Submitting Jobs
Most of the information on about linux processes comes from Dr. Bill Miller III at A. T. Still University.
There are a couple different ways of running/executing commands and calculations. Typically, if you are going to execute a command straight from the command line on your local computer, then that is called running a command (or job/calculation) interactively. Interactive jobs run immediately after you execute them regardless of the other processes that are occurring already on the computer that it may or may not conflict with for the available resources. If you run a job on a cluster (or supercomputer) you are likely running the command through a queue where you have to share resources with the other users and the queue scheduler (which is a script/program itself, not a real person so don’t try to bribe the scheduler; he doesn’t need your money) distributes calculations to free compute nodes that have enough available resources to run the program. This section of the manual, though, will focus on running jobs interactively on a local computer/workstation.
Scripts and calculations expected to take limited resources or very little time can simply be run from the command line without any real considerations. However, when calculations are expected to take long periods of times (i.e. more than a few minutes), I have a few suggestions that might help.
Halting and Canceling Interactive Processes
If you are running a job interactively (i.e. the command prompt is
unresponsive will the command is running), then you can press
ctrl+C
to cancel/kill the process at any time while it is running.
This will terminate the job from running any longer.
Additionally, you have the option to halt or suspend an interactive
process while it is running using ctrl+Z
. In other words, you can
press ctrl+Z
while a command is running and this will temporarily
suspend the process from running. It halts, but it is not killed. This
allows you to use the Terminal’s command prompt again while the job is
halted. At any point, you can continue running the job by typing fg
to
bring the command back to the foreground.
Running in Background vs Foreground, and nohup
A typical, short calculation is run in the foreground. This means when you execute the command, the command prompt on your Terminal becomes unresponsive until the process has completed. For long processes, I suggest running commands in the background. This allows the job to continue running in the background (i.e. without you knowing any difference) and for you to be able to use that Terminal’s command prompt to do other things.
To run a job in the background, simply append an ampersand (&) to the end of the command. So if I were going to run a Gaussian 16 QM calculation in the foreground, the command would simply be
g16 structure.com
But if I wanted to run that same calculation in the background, the command would look like this
g16 structure.com &
When you press enter to run this command, a line will be printed to the screen letting you know the job is running
[1] g16 structure.com &
At this point (i.e. after this previous line is printed to the screen), if you press enter again your cursor will be back on the command prompt and you will be able to use your Terminal window to do more unix-y (yeah, that’s a word) things.

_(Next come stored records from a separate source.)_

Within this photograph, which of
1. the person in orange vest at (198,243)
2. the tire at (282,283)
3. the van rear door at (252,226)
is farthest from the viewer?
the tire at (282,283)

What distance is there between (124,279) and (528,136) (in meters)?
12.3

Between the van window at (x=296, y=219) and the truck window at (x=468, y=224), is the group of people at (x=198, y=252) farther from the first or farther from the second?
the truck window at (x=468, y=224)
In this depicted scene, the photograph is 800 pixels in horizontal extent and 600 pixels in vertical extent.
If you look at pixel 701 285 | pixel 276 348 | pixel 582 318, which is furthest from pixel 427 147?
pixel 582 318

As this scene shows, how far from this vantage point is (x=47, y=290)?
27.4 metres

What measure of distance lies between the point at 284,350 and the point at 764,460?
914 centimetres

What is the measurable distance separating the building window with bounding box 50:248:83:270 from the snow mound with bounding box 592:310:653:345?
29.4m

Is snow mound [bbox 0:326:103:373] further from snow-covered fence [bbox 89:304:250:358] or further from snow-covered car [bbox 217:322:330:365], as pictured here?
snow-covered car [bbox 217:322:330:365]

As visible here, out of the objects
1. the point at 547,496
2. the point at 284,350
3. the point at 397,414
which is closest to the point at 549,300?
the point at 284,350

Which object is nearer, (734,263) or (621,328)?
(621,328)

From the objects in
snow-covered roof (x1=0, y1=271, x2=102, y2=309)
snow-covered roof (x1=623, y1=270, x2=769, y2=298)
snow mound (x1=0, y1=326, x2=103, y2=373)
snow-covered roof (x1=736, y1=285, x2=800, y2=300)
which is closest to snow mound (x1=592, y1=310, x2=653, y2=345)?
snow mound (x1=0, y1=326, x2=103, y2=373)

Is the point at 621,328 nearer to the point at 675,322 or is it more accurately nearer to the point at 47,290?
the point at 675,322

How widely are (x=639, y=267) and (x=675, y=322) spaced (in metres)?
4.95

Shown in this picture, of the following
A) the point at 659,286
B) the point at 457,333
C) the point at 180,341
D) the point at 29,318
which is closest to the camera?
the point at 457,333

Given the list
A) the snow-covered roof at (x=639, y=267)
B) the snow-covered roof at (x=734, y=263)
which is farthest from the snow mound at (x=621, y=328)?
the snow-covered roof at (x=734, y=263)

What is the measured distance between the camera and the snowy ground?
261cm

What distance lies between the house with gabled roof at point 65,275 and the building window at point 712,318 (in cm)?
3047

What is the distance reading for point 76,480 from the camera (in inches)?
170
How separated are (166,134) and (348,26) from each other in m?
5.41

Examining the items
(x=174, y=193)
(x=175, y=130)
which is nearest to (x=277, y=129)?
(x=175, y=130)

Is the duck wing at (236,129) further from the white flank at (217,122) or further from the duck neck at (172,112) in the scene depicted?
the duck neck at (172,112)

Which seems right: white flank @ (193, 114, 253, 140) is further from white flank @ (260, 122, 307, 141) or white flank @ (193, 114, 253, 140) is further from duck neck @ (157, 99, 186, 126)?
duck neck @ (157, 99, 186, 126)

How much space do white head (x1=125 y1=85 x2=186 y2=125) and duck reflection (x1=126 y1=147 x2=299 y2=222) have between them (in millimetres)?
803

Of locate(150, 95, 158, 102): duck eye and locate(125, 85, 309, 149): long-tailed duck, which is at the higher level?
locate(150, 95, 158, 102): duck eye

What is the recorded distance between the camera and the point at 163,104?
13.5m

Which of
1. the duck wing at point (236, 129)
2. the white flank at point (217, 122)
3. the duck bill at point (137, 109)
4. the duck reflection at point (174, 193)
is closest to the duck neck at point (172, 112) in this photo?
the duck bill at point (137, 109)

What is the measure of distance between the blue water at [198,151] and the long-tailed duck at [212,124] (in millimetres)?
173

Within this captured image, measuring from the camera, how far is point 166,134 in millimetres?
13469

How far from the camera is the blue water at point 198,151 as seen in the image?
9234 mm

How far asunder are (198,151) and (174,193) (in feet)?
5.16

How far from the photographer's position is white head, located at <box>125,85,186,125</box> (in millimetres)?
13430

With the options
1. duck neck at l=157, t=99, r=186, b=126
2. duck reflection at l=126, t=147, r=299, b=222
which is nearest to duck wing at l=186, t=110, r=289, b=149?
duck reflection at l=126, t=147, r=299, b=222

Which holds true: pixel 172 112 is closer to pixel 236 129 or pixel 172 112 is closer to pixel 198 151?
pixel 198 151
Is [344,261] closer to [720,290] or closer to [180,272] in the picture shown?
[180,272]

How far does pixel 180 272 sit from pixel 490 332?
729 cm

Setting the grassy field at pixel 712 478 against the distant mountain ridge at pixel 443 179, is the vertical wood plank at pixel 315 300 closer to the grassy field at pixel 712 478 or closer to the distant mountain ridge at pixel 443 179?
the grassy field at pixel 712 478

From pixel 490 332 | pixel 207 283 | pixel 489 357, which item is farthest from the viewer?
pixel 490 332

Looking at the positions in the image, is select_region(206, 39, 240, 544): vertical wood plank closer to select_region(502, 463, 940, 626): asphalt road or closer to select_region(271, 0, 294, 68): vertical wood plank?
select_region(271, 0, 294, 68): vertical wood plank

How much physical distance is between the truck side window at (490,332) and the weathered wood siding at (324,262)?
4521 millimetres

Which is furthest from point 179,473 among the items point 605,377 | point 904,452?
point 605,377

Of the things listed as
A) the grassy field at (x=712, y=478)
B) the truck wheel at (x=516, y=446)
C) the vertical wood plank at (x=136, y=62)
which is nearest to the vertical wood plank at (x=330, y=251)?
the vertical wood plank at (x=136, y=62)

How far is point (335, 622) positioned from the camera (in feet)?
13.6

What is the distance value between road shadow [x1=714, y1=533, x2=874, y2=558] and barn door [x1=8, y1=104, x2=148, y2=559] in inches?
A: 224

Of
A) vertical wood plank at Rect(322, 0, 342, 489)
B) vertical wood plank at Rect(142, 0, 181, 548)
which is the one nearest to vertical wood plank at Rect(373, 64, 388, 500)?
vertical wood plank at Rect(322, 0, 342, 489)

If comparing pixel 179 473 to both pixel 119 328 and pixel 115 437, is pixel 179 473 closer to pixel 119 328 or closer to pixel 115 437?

Occasionally, I accidentally execute a command without adding the ampersand at the
end when I really wanted to run the job in the background. So instead of running in
the background, the calculation is running in the foreground. In this situation, I
press ctrl+Z
to suspend the job. This means the job is simply waiting for you to
let it know it can continue running. If you want the job to begin running in the foreground
again (as it was originally), you could type fg
(short for foreground). But if you
are like me, and wanted to run the job in the background, simply type bg
(short
for background; see how they did that?) and press enter on the command prompt and the
job will begin running again but now in the background (and you will get a notification
line like the one mentioned above when I explained how to run g09 in the background).
An extremely helpful program when running process in the background is the nohup
command. nohup
can be added at the beginning of any command and essentially what
it does it ensure that your job continues running, even if you logout of your computer.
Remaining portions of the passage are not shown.